COLOMBO: Crisis-stricken Sri Lanka is asking officials to take an extra day off each week to grow crops in their backyards to avoid an impending food shortage.
The island’s unprecedented economic downturn has left several staple foods in short supply, as well as gasoline and medicines, and rampant inflation is destroying family budgets.
“It seems appropriate to give government officials one working day of the week off and provide them with the necessary facilities to carry out agricultural activities in their backyard,” a cabinet statement said on Tuesday.
The extra day off would be a “solution to the food shortage expected to occur in the future,” the statement said, adding that reducing officials’ commute to work would also help reduce fuel consumption.
Last week, the United Nations warned that Sri Lanka was facing a “serious humanitarian crisis”, saying that four out of five people in the country of 22 million were forced to skip meals.
Motorists, meanwhile, have suffered from months of chronic petrol and diesel shortages, and long queues of vehicles at petrol stations are a common occurrence across the country.
Under the cabinet decision, civil servants will have Friday off every Friday for the next three months without a pay cut, but the scheme will not apply to staff in essential services.

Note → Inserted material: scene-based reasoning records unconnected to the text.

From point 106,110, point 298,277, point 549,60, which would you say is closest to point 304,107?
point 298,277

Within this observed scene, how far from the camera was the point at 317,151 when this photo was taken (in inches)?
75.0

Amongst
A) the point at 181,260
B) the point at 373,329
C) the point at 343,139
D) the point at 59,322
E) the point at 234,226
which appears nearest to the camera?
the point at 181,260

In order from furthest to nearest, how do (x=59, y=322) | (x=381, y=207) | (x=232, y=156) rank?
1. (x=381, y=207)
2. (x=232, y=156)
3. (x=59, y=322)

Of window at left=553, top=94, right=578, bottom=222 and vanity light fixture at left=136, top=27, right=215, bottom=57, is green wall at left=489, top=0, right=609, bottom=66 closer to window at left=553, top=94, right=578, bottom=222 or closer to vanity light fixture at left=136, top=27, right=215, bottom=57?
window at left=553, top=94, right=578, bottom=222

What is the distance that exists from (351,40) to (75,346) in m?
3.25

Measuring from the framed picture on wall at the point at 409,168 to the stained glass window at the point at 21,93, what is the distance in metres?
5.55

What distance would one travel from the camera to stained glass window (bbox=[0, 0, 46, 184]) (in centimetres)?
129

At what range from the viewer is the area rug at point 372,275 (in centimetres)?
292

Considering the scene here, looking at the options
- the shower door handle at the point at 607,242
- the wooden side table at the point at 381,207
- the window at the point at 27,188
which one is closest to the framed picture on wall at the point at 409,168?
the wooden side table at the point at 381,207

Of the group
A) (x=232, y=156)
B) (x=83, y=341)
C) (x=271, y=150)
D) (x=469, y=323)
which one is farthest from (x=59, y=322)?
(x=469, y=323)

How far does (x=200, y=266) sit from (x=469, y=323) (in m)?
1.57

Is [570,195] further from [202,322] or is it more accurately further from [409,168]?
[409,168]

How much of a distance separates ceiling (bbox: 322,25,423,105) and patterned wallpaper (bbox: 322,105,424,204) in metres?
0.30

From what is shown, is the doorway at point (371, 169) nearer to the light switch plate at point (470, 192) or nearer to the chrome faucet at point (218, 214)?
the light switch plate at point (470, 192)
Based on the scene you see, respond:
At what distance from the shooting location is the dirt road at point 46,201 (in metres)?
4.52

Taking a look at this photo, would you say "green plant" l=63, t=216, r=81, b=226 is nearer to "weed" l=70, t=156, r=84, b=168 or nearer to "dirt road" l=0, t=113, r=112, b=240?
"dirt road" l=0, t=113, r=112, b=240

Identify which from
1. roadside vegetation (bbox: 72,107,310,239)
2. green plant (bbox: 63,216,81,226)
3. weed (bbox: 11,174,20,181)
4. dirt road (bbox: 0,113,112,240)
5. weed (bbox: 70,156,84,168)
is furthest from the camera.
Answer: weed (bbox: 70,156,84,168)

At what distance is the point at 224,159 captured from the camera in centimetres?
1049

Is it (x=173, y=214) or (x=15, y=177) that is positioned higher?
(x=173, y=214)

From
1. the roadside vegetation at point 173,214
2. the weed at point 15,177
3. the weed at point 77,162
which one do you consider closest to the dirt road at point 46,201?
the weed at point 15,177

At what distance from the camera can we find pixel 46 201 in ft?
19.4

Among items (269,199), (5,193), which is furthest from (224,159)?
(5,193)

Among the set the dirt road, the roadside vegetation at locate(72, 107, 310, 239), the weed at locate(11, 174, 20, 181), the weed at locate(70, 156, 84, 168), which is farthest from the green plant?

The government also said that all members of the 1.5 million-strong public sector who wanted to travel abroad to find work would be given up to five years of unpaid leave with no impact on their seniority or pensions.
The move is intended to encourage more people to get jobs abroad and send money back to the island, which is struggling with a dire shortage of foreign currency to buy imports.
Sri Lanka has defaulted on its $51 billion foreign debt and is in talks with the International Monetary Fund for a bailout.
Public protests have demanded the resignation of President Gotabaya Rajapaksa over mismanagement of the country’s economy and the severe hardship facing the population.
Rajapaksa introduced sweeping tax cuts shortly after taking power in November, accused of leaving the island without the funds to pay for essential imports.
The cash shortfall was exacerbated by the Covid-19 pandemic, which devastated the local tourism industry and reduced remittances sent home by Sri Lankans working abroad.